Managing Terraform Drift
Detect, triage and resolve Terraform drift with Scalr’s policy-driven workflows, automated scans and guardrails—keep every stack compliant.
Infrastructure as Code (IaC) has revolutionized how we build and manage IT environments. Tools like Terraform, and its open-source counterpart OpenTofu, empower teams to define infrastructure declaratively, bringing predictability and automation. However, even in the most well-managed IaC setups, a common challenge persists: infrastructure drift.
Drift occurs when the actual state of your deployed infrastructure diverges from the intended state defined in your code. This silent deviation can creep in through manual changes, overlapping automation, or even dynamic cloud provider actions. Left unchecked, drift can lead to security vulnerabilities, compliance breaches, unexpected costs, and operational instability.
This post explores how to detect and manage infrastructure drift, looking at native IaC capabilities, the broader tool ecosystem, and how platforms like Scalr offer a robust approach to maintaining configuration integrity.
The First Line of Defense: Native plan
Operations
Both Terraform and OpenTofu provide a fundamental mechanism for spotting discrepancies: the plan
command.
# For Terraform
terraform plan
# For OpenTofu
tofu plan
When you run terraform plan
or tofu plan
, the IaC tool reads your configuration, checks the current state file, and queries your cloud provider for the actual state of managed resources. If the plan output shows proposed changes (creations, updates, or destructions) when you haven't intentionally modified your code, that's a clear sign of drift.
Strengths:
- Built-in: No extra tools needed for basic checks.
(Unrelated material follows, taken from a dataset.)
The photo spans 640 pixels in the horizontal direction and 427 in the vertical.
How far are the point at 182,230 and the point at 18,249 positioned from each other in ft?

- Authoritative: Directly compares your code's intent with the (refreshed) state.
Limitations:
- Managed Resources Only: Won't detect resources created manually outside of your IaC configuration.
- Verbose Output: Can be hard to sift through in large environments.
- Scalability: Running plans constantly across many workspaces can be cumbersome.
- No Automatic Remediation: Identifies drift but doesn't fix it.
OpenTofu, in its commitment to safety, also notably deprecates the standalone tofu refresh
command, recommending tofu apply -refresh-only
to allow users to review state changes before they are committed. This highlights a community focus on safer operational patterns.
Why Native Isn't Always Enough
While plan
is essential, complex environments demand more. Continuous, automated detection, clear reporting across multiple projects, and streamlined remediation are crucial for effective drift management at scale. This is where specialized tools and platforms come into play.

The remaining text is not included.